Commentator: Are we not exiting the JCPOA?
Araghchi: It does not mean we are exiting the JCPOA. It does not even mean that it is in breach of the JCPOA. When we reduce our commitments on the basis of article 26 and 36 of the JCPOA, we have the right to use these tools in order to secure our interests. This has been clearly stated.
Commentator: Based on the US-imposed sanctions on the nuclear issue, the purchase of uranium and heavy water was already banned, meaning that we could not sell these items anyway. When we now come out and say that we are going to stop selling these items, which we actually were barred from selling, and we say we are going to stockpile them from now on, would you not say that it would not have a real effect on our counterparts?
Araghchi: Yes, exactly.
Commentator: I mean, we cannot sell them due to sanctions?

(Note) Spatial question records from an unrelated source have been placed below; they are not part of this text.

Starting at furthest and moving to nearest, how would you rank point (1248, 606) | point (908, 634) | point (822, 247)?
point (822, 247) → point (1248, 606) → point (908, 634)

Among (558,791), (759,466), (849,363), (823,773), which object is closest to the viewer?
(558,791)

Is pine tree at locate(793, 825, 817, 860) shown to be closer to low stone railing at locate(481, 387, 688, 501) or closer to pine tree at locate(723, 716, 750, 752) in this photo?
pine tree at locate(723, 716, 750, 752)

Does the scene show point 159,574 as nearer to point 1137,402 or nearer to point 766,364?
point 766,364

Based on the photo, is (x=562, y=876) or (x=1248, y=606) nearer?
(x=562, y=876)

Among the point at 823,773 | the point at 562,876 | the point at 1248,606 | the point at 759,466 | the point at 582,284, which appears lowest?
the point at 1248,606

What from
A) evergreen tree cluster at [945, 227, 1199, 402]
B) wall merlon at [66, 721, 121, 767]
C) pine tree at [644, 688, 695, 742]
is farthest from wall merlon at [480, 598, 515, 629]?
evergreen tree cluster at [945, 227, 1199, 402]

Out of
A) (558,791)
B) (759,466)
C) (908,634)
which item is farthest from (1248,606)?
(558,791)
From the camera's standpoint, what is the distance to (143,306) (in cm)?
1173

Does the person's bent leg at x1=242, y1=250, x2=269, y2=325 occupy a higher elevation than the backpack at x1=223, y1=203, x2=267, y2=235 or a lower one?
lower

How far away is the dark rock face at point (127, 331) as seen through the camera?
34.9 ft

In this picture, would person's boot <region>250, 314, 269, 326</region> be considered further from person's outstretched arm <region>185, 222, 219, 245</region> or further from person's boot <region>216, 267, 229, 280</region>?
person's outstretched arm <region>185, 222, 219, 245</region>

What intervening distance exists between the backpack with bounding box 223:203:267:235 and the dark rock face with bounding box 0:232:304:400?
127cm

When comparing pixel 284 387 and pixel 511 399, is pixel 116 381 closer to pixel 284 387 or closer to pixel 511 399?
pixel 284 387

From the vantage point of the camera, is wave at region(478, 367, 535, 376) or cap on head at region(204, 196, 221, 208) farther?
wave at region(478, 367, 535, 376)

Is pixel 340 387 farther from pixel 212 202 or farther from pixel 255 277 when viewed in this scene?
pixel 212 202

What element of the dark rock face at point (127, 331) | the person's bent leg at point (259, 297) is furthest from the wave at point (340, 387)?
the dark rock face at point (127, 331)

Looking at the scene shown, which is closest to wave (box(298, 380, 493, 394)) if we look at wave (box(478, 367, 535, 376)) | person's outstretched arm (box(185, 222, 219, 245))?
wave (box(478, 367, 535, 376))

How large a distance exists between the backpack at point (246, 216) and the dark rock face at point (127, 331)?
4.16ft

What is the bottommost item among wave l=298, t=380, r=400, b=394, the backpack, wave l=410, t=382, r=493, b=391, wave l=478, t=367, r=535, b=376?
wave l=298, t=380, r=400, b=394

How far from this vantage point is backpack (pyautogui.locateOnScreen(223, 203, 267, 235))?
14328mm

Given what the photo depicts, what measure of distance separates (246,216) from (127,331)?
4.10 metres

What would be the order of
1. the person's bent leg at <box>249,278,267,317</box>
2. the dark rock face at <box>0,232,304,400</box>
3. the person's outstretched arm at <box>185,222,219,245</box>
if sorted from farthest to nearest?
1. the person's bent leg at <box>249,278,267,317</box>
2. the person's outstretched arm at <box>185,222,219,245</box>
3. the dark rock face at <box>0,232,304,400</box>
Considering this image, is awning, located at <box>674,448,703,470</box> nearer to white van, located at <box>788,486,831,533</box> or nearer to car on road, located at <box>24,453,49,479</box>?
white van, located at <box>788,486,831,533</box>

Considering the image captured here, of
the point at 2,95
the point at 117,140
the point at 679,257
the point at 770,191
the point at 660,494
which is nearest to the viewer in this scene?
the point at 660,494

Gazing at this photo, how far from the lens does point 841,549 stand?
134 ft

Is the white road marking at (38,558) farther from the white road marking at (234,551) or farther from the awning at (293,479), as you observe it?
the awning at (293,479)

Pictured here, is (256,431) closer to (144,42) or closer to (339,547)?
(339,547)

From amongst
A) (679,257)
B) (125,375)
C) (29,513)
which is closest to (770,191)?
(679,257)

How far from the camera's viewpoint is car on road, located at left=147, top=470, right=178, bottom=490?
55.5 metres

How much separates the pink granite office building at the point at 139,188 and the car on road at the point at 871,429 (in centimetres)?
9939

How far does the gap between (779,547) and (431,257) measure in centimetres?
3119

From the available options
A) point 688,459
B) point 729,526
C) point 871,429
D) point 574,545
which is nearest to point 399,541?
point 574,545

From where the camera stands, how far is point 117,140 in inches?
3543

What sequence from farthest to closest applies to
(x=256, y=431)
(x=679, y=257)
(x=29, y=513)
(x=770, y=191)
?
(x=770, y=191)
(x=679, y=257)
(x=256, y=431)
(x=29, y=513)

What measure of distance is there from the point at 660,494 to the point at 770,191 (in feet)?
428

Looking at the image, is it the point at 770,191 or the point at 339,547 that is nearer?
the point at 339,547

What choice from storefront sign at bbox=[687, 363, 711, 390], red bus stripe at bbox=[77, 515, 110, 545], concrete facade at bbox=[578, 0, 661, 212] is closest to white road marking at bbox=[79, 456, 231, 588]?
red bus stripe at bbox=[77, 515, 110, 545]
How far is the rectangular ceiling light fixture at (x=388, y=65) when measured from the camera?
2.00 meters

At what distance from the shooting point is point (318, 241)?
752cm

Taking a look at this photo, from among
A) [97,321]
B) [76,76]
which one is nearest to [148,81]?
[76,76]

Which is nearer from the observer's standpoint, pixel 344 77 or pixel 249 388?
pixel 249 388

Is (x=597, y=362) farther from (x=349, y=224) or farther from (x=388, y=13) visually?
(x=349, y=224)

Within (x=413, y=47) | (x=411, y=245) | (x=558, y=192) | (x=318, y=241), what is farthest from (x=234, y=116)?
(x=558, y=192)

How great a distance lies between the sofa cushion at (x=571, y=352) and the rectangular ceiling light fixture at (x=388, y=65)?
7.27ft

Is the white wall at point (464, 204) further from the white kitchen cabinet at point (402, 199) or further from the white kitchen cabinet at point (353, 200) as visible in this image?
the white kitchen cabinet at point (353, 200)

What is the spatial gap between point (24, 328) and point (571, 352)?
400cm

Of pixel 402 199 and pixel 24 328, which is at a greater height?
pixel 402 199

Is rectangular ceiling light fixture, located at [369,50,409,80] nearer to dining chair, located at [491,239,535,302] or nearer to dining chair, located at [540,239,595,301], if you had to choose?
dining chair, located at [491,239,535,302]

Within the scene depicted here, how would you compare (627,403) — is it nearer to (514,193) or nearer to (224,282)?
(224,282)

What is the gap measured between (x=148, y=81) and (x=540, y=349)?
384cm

Araghchi: The important point is not the ability to sell these productions. The important point is we are going to stockpile it. The concern of the West about Iran’s nuclear program was the amount of enriched uranium in Iran.
Commentator: Frankly saying, many believe that we are “freeing a dead slave.”
Araghchi: No, no, no. Actually, I am trying to clear out this point. This is a misunderstanding. Those who say that are looking at it from a wrong perspective. The important thing in the JCPOA or Iran’s nuclear program is the amount of our stockpile in Iran, meaning how much enriched uranium or heavy water do we have in our stock. This is a key element. According to the JCPOA, Iran can keep 130 tons of heavy water and sell anything over that amount. We could keep 300 kilograms of enriched uranium and should sell the excess amount. If we can’t sell the excess amounts, what happens? According to the JCPOA, we must stop production after we have reached these amounts. Americans are playing a game saying no one is allowed to buy, so Iran is forced to stop the production. What we are saying now is that not only are we not stopping our production, but we are also not bound by any limitations, and we don’t limit ourselves to any restrictions.